┌─ Given passage

Startup Founded by Pair of Hertz Fellows Charges beyond Steam-Powered Electricity

February 25, 2016
Jeremy Thomas
Livermore, Calif

As co-founders of the Seattle-area startup, Modern Electron, Hertz Fellows Tony Pan and Max Mankin have an ambitious goal: to fundamentally change the way the world generates electricity.

Taking a page from advances in semiconductor technology, the two scientists and entrepreneurs want to overturn more than a century of electricity generation via steam turbines using paper-thin, nano-engineered generators, enabling more efficient, cheaper, and more universally available power generation than ever possible before.

“Steam turbines have dominated electricity generation for a long time, but they do not scale down to mobile applications or local power generation because fundamentally, they are very large fan blades,” explained Mankin, Modern Electron’s Chief Technology Officer. “We are using microfabrication to make compact heat engines that have no moving parts and extremely high power density. Most importantly, they are quite scalable.”

└─
┌─ Dataset excerpts

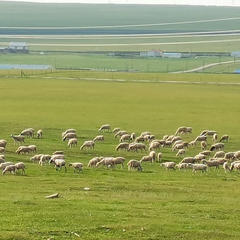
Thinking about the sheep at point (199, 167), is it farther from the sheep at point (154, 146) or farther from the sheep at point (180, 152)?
the sheep at point (154, 146)

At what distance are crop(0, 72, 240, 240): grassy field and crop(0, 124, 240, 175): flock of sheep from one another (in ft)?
1.15

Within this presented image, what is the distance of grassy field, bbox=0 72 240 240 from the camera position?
589 inches

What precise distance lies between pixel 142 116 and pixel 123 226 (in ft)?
96.1

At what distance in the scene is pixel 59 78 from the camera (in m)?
75.4

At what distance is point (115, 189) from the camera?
68.0 ft

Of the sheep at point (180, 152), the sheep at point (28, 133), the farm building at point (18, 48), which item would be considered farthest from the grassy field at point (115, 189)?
the farm building at point (18, 48)

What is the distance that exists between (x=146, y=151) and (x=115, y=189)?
32.4 ft

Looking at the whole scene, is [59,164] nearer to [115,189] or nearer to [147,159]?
[147,159]

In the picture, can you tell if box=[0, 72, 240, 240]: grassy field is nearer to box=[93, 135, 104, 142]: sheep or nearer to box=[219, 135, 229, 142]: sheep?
box=[219, 135, 229, 142]: sheep

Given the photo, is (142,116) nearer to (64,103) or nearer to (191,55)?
(64,103)

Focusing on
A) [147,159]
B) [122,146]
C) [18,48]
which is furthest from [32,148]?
[18,48]

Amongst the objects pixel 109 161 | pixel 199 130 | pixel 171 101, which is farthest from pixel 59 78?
pixel 109 161

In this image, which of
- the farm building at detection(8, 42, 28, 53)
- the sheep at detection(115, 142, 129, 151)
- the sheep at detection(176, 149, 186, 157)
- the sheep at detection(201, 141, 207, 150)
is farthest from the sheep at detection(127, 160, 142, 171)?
the farm building at detection(8, 42, 28, 53)

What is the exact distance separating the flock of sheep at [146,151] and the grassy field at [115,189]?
351 mm
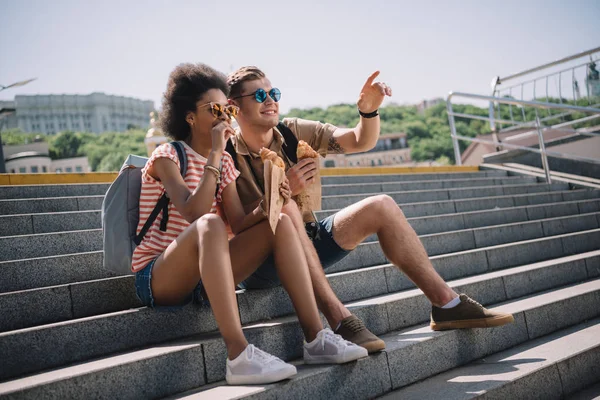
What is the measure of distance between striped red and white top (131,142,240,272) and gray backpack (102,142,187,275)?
23mm

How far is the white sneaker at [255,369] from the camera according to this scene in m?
2.28

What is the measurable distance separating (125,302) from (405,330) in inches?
58.8

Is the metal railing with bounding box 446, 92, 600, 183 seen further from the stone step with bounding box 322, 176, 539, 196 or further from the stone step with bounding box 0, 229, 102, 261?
the stone step with bounding box 0, 229, 102, 261

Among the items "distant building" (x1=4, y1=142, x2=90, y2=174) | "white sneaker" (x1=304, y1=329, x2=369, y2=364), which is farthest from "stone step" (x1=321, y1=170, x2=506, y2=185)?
"distant building" (x1=4, y1=142, x2=90, y2=174)

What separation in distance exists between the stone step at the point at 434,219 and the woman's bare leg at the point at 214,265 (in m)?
1.92

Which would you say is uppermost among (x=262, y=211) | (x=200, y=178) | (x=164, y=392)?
(x=200, y=178)

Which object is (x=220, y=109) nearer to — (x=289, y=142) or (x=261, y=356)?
(x=289, y=142)

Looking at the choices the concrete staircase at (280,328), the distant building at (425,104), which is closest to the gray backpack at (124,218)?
the concrete staircase at (280,328)

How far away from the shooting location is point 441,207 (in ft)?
20.9

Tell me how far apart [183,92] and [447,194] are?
4808 mm

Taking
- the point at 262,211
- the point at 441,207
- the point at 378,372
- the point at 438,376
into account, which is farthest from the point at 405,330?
the point at 441,207

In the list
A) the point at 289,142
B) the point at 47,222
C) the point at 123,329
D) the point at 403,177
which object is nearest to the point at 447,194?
the point at 403,177

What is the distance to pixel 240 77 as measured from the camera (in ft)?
10.8

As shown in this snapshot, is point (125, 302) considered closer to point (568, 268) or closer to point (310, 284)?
point (310, 284)
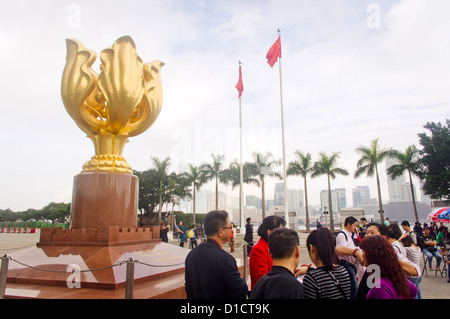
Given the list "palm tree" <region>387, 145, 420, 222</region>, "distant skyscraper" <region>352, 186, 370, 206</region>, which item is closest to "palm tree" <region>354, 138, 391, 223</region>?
"palm tree" <region>387, 145, 420, 222</region>

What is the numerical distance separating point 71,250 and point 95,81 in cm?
369

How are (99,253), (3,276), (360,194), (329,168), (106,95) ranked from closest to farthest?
(3,276), (99,253), (106,95), (329,168), (360,194)

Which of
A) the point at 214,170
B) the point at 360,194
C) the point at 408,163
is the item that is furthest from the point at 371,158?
the point at 360,194

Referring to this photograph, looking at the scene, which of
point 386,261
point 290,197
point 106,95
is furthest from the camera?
point 290,197

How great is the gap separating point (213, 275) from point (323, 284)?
811mm

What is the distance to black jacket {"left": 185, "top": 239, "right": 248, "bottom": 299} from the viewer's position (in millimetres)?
2275

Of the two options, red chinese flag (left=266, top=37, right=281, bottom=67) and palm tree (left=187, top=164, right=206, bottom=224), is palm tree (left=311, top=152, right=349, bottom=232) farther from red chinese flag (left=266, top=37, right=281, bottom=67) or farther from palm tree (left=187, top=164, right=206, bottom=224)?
red chinese flag (left=266, top=37, right=281, bottom=67)

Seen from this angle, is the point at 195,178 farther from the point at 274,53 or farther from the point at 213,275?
the point at 213,275

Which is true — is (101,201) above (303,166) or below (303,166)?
below

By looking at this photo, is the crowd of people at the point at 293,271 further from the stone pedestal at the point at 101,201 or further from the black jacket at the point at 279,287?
the stone pedestal at the point at 101,201

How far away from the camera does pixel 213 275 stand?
2330mm

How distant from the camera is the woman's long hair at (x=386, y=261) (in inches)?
83.9

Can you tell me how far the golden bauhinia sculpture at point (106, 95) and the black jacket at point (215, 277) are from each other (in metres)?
4.81

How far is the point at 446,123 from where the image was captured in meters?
20.9
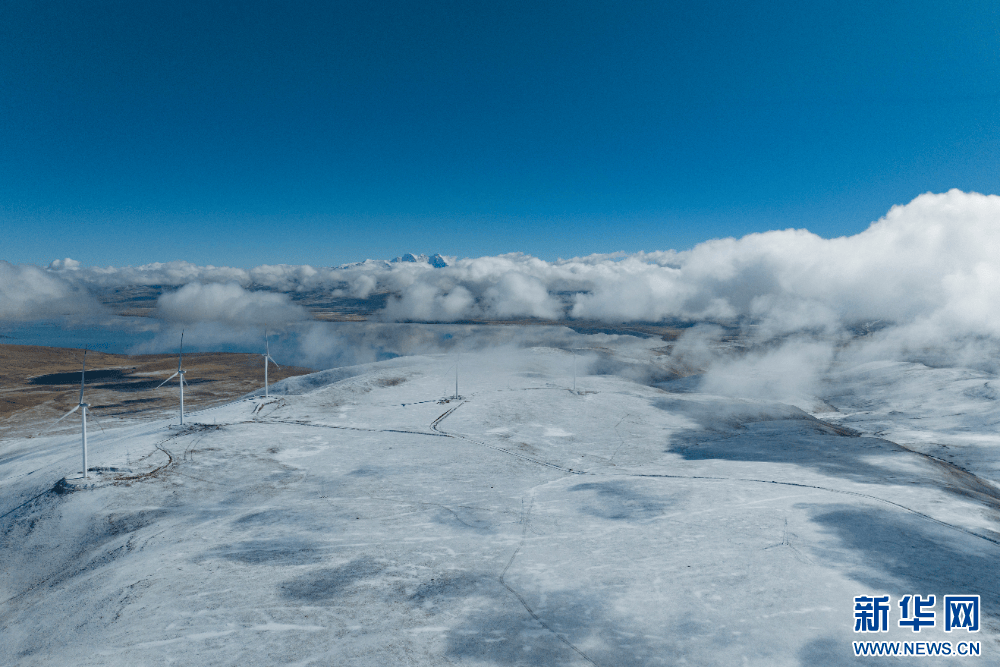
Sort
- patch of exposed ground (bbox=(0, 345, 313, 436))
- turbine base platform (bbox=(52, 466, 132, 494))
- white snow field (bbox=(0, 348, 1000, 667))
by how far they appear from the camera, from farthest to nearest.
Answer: patch of exposed ground (bbox=(0, 345, 313, 436)) → turbine base platform (bbox=(52, 466, 132, 494)) → white snow field (bbox=(0, 348, 1000, 667))

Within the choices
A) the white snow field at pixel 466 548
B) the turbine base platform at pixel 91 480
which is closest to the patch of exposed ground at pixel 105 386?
the white snow field at pixel 466 548

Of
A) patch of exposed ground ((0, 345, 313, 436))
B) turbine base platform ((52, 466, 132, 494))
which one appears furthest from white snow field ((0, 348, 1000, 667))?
patch of exposed ground ((0, 345, 313, 436))

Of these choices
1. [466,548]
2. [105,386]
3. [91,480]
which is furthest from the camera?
[105,386]

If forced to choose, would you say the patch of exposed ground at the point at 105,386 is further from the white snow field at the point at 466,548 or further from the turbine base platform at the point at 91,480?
the turbine base platform at the point at 91,480

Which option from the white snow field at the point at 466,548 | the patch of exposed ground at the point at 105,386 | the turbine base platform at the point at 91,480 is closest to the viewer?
the white snow field at the point at 466,548

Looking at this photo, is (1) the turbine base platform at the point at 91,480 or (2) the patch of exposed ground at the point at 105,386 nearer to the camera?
(1) the turbine base platform at the point at 91,480

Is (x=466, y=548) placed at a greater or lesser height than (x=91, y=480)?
lesser

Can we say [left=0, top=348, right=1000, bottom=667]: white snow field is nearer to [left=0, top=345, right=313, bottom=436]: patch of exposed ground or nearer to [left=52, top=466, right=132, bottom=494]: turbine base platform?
[left=52, top=466, right=132, bottom=494]: turbine base platform

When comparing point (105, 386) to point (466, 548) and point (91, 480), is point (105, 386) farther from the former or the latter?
point (466, 548)

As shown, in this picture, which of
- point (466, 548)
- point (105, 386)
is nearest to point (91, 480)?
point (466, 548)

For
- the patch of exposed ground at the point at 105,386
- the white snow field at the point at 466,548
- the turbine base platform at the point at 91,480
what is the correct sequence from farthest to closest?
the patch of exposed ground at the point at 105,386
the turbine base platform at the point at 91,480
the white snow field at the point at 466,548
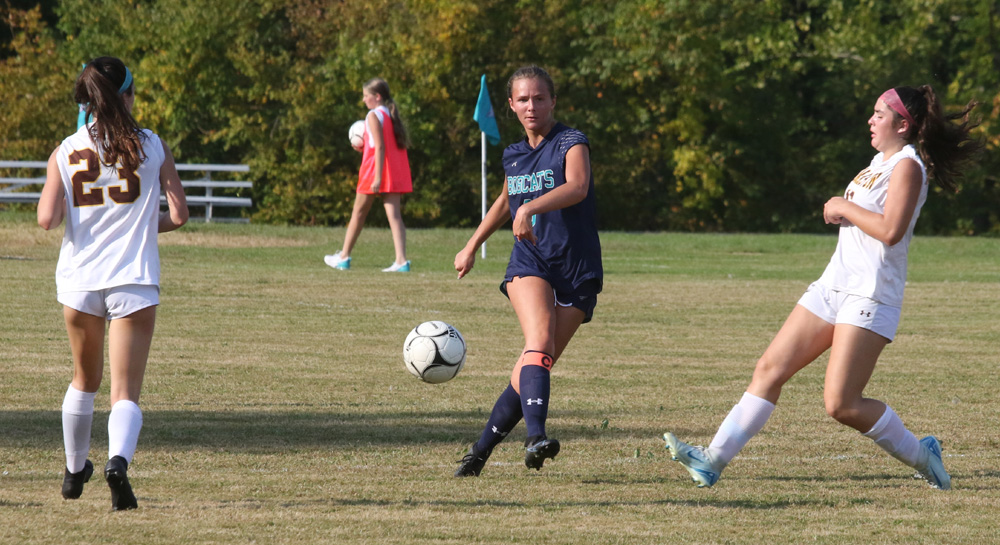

└─

# Requests:
1: Duplicate the Modern Electron article word for word, starting at "As co-founders of" and ending at "ever possible before.".
2: According to the Modern Electron article, what position does Max Mankin hold at the company?

# Responses in order:
1:
As co-founders of the Seattle-area startup, Modern Electron, Hertz Fellows Tony Pan and Max Mankin have an ambitious goal: to fundamentally change the way the world generates electricity.

Taking a page from advances in semiconductor technology, the two scientists and entrepreneurs want to overturn more than a century of electricity generation via steam turbines using paper-thin, nano-engineered generators, enabling more efficient, cheaper, and more universally available power generation than ever possible before.

2: Chief Technology Officer